How to Encrypt Online Files
Tech

How to Encrypt Online Files

Did you know that the first half of 2019 saw more than 50% more data breaches than the same period in 2018?

Data breaches have become increasingly common in our modern technological world. But when we think of data breaches, we often think of Fortune 500 companies and well-known businesses. After all, look at how much media attention Capital One got last year after their major security breach.

What we often don’t hear about is personal breaches in data, despite how prevalent they are. These types of breaches happen when people are too trusting on the internet, reuse the same passwords multiple times, and fall prey to phishing scams.

Hackers have become highly motivated to access as many accounts as possible. Why? Because despite what the police tell you, crime does pay. Hackers are highly motivated by the payout they will receive for your confidential information.

So what can you be doing to protect yourself online? The answer to that is easy. Encrypting the files you upload will help to keep your information secure and out of the hands of hackers who look to profit from it.

If you’re new to encrypting files, keep reading to get the inside scoop on how it’s done.

What is Encryption?

Before you can understand how to encrypt a file online, you should have a basic understanding of what encryption means. After all, if you don’t understand how it works, you won’t understand how it keeps you safe.

The encryption process scrambles the readable text in your data so that no unauthorized people can gain access to it. The type of data that encryption can protect is massive. From your running logs on your fitness app to your secure banking details stored online, encrypting your information will always make it more secure.
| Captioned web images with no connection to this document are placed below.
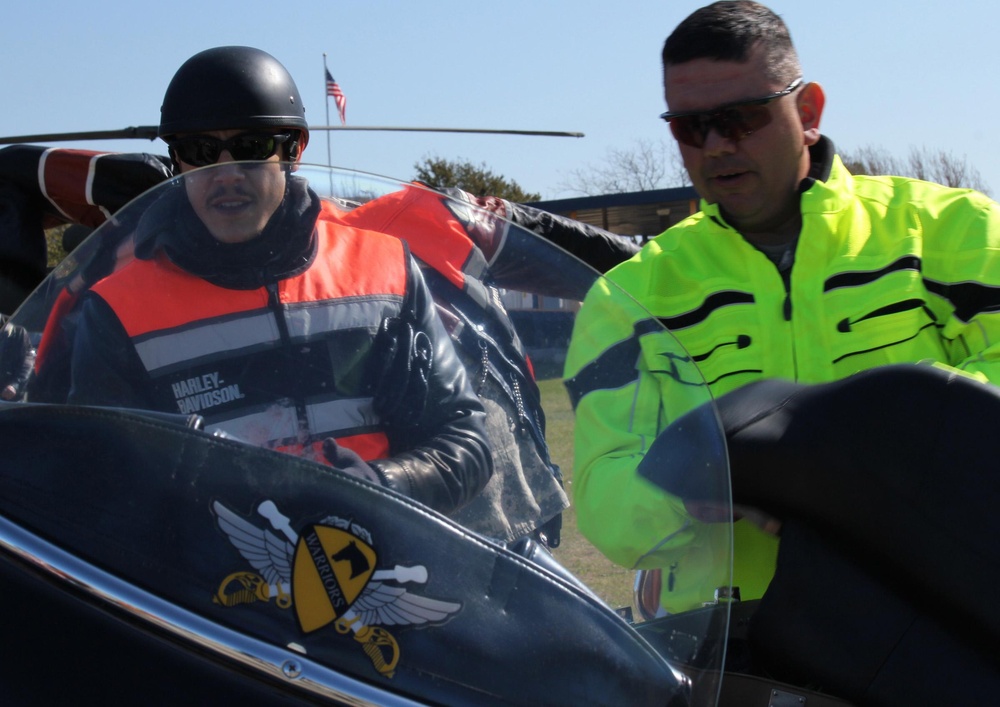 Sons of Anarchy stars join Fort Hood Soldiers during mentorship ride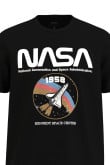 Camiseta unicolor con diseño de NASA y cuello redondo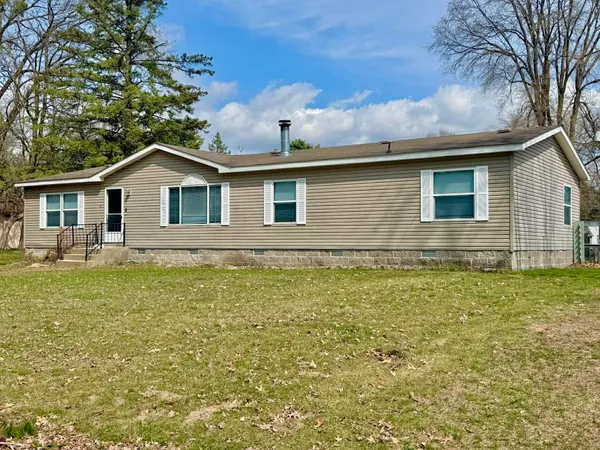 $192,000 | 112 South College Street, Adams, WI 53910
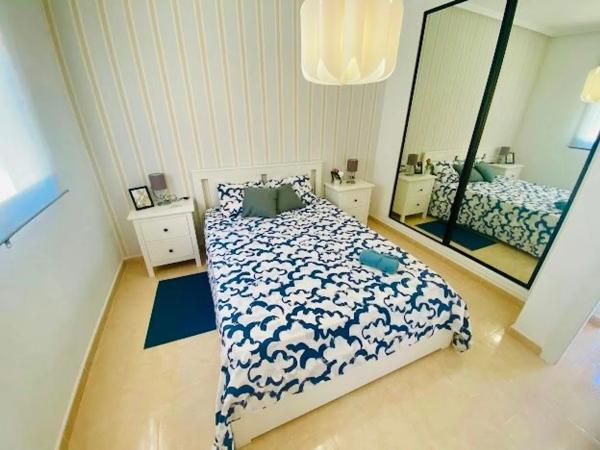 Chalet pareado en calle la Castellana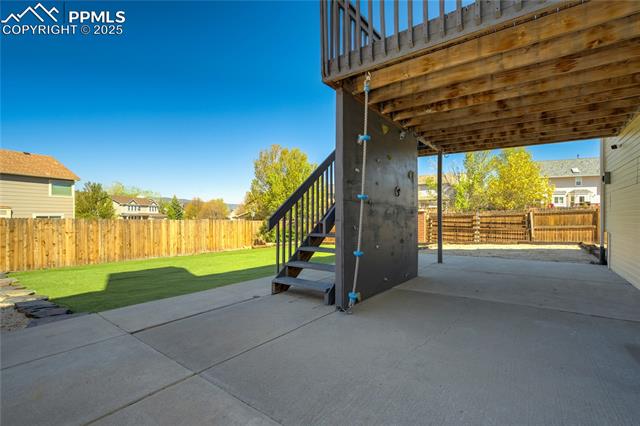 2505 Heathrow Drive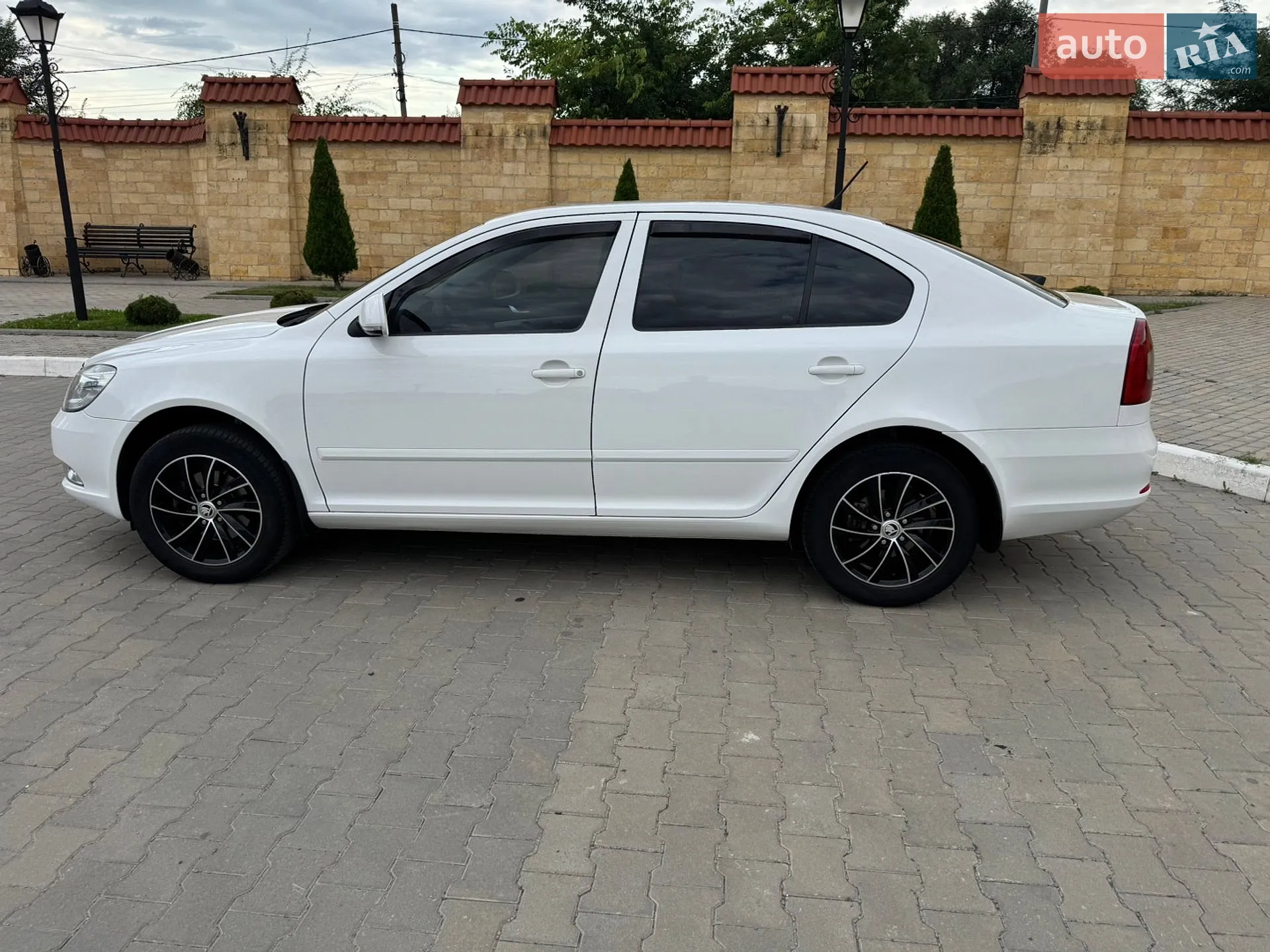 2011 Skoda Octavia - мініатюра 4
That being said, there are many different ways that you can encrypt your online data. We recommend checking out the options below to get you one step closer to complete online security.

Password Managers

One of the easiest ways for hackers to breach your data is through weak passwords. A password management tool helps you to create stronger, difficult-to-guess passwords, and stores them for you in an encrypted online vault.

Keep in mind that while your browser probably has a password manager built-in, it’s not going to be as effective. When you compare Safari’s built-in password manager to this third-party password manager for Mac and iPhone, the differences are incomparable.

Safari’s built-in browser only saves your passwords in Safari, and Apple actually has a legal obligation to share your information with third parties. Third-party apps don’t have this legal obligation to share your data, making them a more secure choice for password storage. Most third-party apps are designed to be used across multiple devices and browsers as well, making it easier for you to log in to your accounts from wherever you choose.

Symmetric Keys

Symmetric keys are a common method of file encryption and are fairly easy to use. The algorithms of these services protect your data by requiring a key to unlock it. The key that locks the data is the same one that unlocks it and can be a password or a string of random numbers and letters generated by a random number generator.

Symmetric keys work like house keys. Everyone that is granted entry gets an identical key to unlock the metaphorical door to the file. This type of encryption prevents any unintended recipients from being able to access and read your confidential data.

Symmetric keys are often how banks keep their confidential data away from prying eyes. Realistically speaking, if it’s good enough for the industry that houses the majority of the populations’ money, it’s good enough for personal use.

Asymmetric Keys

Much like their symmetric counterparts, asymmetric keys work the same way to protect your data, with a few slight differences.

With asymmetric encryption, the keys come in pairs. This means that while you can use one key to encrypt, or lock, a file, you need the paired key to decrypt, or unlock, the file. Asymmetric encryption has also been referred to as public-key cryptography, as users tend to make one key public while keeping the other key private.

This type of encryption is generally used for sending private messages because of the more public nature of this method. This method is recommended for people who need to send confidential information through messaging services, as it works to keep your information secure and assures you that only the intended recipient can access the files.

Final Thoughts

We think it’s great that you want to take your online security more seriously. File encryption is one of the many steps that you can take to protect yourself from the threats of the online world.

Now that you know more about how encryption works and why we recommend you use it, you’re ready to decide which method works for you.